GIVEN REQUEST A –
Answer these from the text on American popular music:
(i) Before the 1930s, how did artists create, according to the text?
(ii) Up till the 1920s and 30s, what did the music industry consist primarily of?
(iii) When and with what did the commodification of America's music reach maturity?

EXTRACTED TEXT –
────────────────────────────────────────

In an era when virtually all songs that reach most ears are simplistic odes to romantic love or the fine art of fucking, vocal music has lost its once vital role as the unofficial (or anti-official) mouthpiece of a people. Like the songs of medieval European troubadors and West African griots, America's songs at one time sought to inform, to spiritually uplift and, of course, to entertain. And, yeah -- thankfully, to inspire fucking. Before the 1930's, artists created the way humans always have, from Mozart to Shakespeare to Muddy Waters to Bob Dylan -- by reworking the stuff that came before them. Songs about current events, both national and local. Wars, natural disasters, love, murder, religion and cultural shifts like the advent of cars were treated with gravity or satire. In rural areas where the publishing industry was out of reach, melodies of older songs would be sung intact with completely different lyrics. The original authors of the songs were unknown -- possibly dead for a century or more.

.
The 1920's and 30's brought a revolution in volume and breadth of the music Americans were exposed to. Most notable were the advent of radio and the first commercial recordings of the music of Appalachia and the Mississippi River delta and jazz. Up till then the music industry consisted primarily of music publishers who generated retail revenue through the sale of sheet music and a recording industry in its infancy. Sale of records and phonographs were limited by a narrow catalog of recordings that reached a relatively small portion of the country. When suddenly the publishers were joined by an exploding market for records and the growing radio industry, the market began to rule. As a result songwriters narrowed their scope of topics and focused their creations on bland narratives of romantic love -- lost, found and dreamed of. Current events were left to the print media. Country music and its offspring -- the folk movement of the 50's and early 60's which then begat the singer/songwriter genre -- have stubbornly maintained an interest in topical songs. Rap appeared to be the new force for meaningful music before it got stuck in the gangsta mode by the same market forces that stagnate other genres. The Spanish language music that broke out into salsa in the 70's was full of social commentary and was fed by the improvised toasting competitions of plena from Puerto Rico. But it too succumbed to the gravitational pull of the market's preference for romance and the prettiness of the artist.

.
Yes, there's conscious rap, and political rock, and a vast population of visionary and literate artists. But they don't get heard on commercial radio where almost everybody hears new music. When a small cartel of corporations owns stations in every regional market and has legislation pending in Congress that will affect its bottom line -- CEOs become America's new radio jocks. And they want to make nice with politicians and advertisers. Here we are again stuck in a military quagmire and anti-war songs are off the radar screen.

.
The gradual commodification of America's music began in earnest in the 1920's, took off its training wheels when it learned how to co-opt the late-60's counter culture, and reached maturity in the 90's with consolidation of global record labels and radio stations. The music industry is now merely a "synergy" partner of other content providers owned by media conglomerates. The media has been planting in the public consciousness the notion of music as a species of business rather than art form. It's born of market research, like movies, not the mystery of human creativity.

.

────────────────────────────────────────

WORKING DATA –
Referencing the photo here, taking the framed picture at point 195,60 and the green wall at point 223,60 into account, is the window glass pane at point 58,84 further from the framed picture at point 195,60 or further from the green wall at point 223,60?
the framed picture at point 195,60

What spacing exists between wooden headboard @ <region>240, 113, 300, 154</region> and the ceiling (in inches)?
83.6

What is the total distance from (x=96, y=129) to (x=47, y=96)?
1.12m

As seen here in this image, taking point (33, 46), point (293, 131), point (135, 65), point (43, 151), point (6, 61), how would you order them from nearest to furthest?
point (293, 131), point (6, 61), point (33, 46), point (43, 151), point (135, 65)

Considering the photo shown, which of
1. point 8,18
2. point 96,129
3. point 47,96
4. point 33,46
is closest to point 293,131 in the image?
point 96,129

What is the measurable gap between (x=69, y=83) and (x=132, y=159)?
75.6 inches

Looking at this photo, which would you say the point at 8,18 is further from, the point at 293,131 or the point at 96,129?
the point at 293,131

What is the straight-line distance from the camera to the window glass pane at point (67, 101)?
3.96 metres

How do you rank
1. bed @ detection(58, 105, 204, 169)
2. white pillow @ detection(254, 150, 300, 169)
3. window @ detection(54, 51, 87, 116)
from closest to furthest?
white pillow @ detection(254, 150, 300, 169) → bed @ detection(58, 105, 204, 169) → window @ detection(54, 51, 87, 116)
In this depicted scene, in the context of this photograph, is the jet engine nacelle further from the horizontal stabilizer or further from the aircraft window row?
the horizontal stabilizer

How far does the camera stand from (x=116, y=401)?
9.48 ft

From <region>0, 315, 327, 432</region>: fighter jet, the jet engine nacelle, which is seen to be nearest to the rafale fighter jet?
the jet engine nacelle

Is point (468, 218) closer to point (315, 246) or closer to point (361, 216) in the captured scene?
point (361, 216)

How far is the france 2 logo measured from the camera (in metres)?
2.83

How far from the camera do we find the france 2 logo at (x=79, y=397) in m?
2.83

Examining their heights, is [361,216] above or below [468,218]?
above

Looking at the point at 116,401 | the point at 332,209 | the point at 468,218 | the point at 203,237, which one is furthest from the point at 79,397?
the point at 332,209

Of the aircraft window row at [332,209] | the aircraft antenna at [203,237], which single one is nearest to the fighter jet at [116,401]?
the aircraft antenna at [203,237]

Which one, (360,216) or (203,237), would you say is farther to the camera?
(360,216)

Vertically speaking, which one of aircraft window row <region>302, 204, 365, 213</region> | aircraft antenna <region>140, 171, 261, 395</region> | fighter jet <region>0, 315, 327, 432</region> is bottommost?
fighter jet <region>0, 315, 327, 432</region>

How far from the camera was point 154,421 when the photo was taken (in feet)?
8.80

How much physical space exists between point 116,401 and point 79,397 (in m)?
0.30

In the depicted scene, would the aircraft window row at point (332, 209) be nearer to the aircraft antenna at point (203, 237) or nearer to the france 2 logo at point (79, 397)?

────────────────────────────────────────

GIVEN REQUEST B – Rename "aircraft window row" to "cabin window row" in the stretch of rows from the line containing "Of the aircraft" through the end of the rows, and give back only those lines, otherwise unchanged.

OUTPUT A –
(i) By reworking the stuff that came before them.
(ii) Music publishers who generated retail revenue through the sale of sheet music, and a recording industry in its infancy.
(iii) In the 90's, with the consolidation of global record labels and radio stations.

OUTPUT B –
Of the cabin window row at [332,209] | the aircraft antenna at [203,237], which single one is nearest to the fighter jet at [116,401]?
the aircraft antenna at [203,237]

Which one, (360,216) or (203,237), would you say is farther to the camera?
(360,216)

Vertically speaking, which one of cabin window row <region>302, 204, 365, 213</region> | aircraft antenna <region>140, 171, 261, 395</region> | fighter jet <region>0, 315, 327, 432</region> is bottommost?
fighter jet <region>0, 315, 327, 432</region>

How far from the camera was point 154,421 when the photo was taken (in feet)?
8.80

How much physical space exists between point 116,401 and point 79,397 (in m)?
0.30

In the depicted scene, would the cabin window row at point (332, 209) be nearer to the aircraft antenna at point (203, 237) or nearer to the france 2 logo at point (79, 397)?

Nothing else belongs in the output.